- [Excerpted text]
/---

Ray: But everything is, everything is done in terms of how to market the property, how to screen the tenant. We even have a system like once you get the deposits had a– it’s an Excel type score card and you put in how long they had had their job. Is it– how stable is the employer because what you’re really buying is a stream of income. And then when you look at it like that from a financial perspective, you literally qualify with the two-year leases. So we’re always improving the system to minimize cost and turn over.

So from the management standpoint, these things are humming. If I spend 10 to 15 hours, that’s a lot. 15 hours to be a month where we have an eviction and we have maybe one a year. For the most part, we don’t have those problems. They mostly anticipate it on the front end. When we do have a problem, it’s a tenant that we bought a property with that we inherited. But if we put them in there, they all go to the bank and deposit. I mean there’s a way to make it work. You just have to think of how to do it otherwise you’re going to become a motivated seller yourself.

Dave Dinkel: Yeah. Which is great because that’s– motivated landlords is where we get a lot of deals.

Ray: Absolutely.

Dave Dinkel: Yeah. And the average lease is about three and a half years that a landlord lasts in a lease cycle and so on.

\---

- [Dataset content]
/---

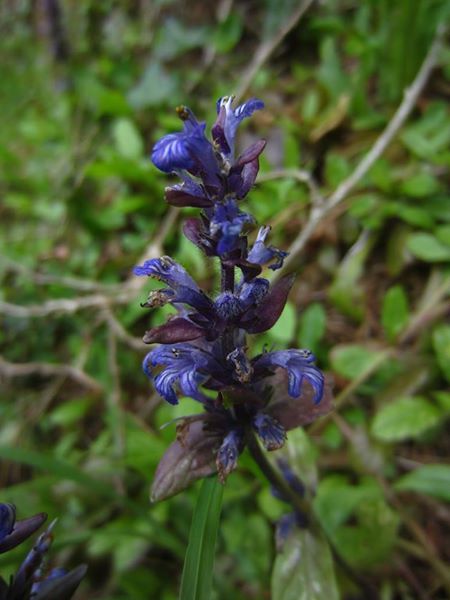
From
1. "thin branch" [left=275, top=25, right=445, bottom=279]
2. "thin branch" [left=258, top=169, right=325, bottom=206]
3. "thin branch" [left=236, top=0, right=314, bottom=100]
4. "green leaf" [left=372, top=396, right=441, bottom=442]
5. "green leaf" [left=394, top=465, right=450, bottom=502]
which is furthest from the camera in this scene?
"thin branch" [left=236, top=0, right=314, bottom=100]

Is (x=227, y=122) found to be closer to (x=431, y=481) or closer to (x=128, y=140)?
(x=431, y=481)

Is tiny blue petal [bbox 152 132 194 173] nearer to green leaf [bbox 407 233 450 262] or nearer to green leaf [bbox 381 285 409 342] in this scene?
green leaf [bbox 381 285 409 342]

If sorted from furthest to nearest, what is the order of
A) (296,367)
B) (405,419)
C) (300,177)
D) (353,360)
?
(300,177)
(353,360)
(405,419)
(296,367)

\---

- [Actions to take]
1 > In the rental-management conversation, what kind of tool does Ray say they use to screen tenants once deposits come in?
2 > Write the next part of the rental-management conversation, picking up right after its final line.

- [Exercise responses]
1 > An Excel-type score card.

2 >
Ray: I just have a very quick funny story. I was at a property the day before. I had to go home and change. And the landlord that was in Broward, three duplexes. And the landlord and tenant, Dave, it looked like it was a Jerry Springer. The landlord was cussing and spitting and then there was no water in the property. It was a– at one point I said you know, they wouldn’t let me in. So I had to use charm and I kind of get there on by using some charm and I– in the middle of it they were all fighting I raised my hand and I couldn’t find a way to stop them from fighting so I just raised my hand like a school child and all of sudden they started laughing. And then I knew I had them.

Dave Dinkel: Yeah.

Ray: But– and it happens all the time especially in these lower income type neighborhoods with the landlord. I mean this is a craze I’ve never seen. I thought I was going to shoot my way out of there.

Dave Dinkel: What do you think your cap rate is on all the properties? Do you know that?

Ray: Yeah. Our cap rate is anywhere from 13% to 15%. But those are real numbers, so you know I include even, a lot of times they’ll put the capital expenditures like roofs, electricity, they’ll put them on balance sheet. But we’ll go ahead and I’ll actually back that out and put that into the income statement because it is a cost of the operations. So, with these landlords they say they can run a property at 40% you know, 35% to 40% of gross. You’re not going to do that. By the time you pay a property manager, pay taxes, insurance and carry you know and have a real reserve for people moving out and moving in and run it right.

Dave Dinkel: Mm-hmm.

Ray: We’re running them at around 50% of gross.

Dave Dinkel: OK, great. Now, one things that comes back to me is you said when you call me up a long time ago and said to me, “What do you think about using relatives in my business? I’m thinking about hiring.” What did I say?

Ray: Don’t do it.

Dave Dinkel: What did you do?

Ray: I did it.

Dave Dinkel: What happened?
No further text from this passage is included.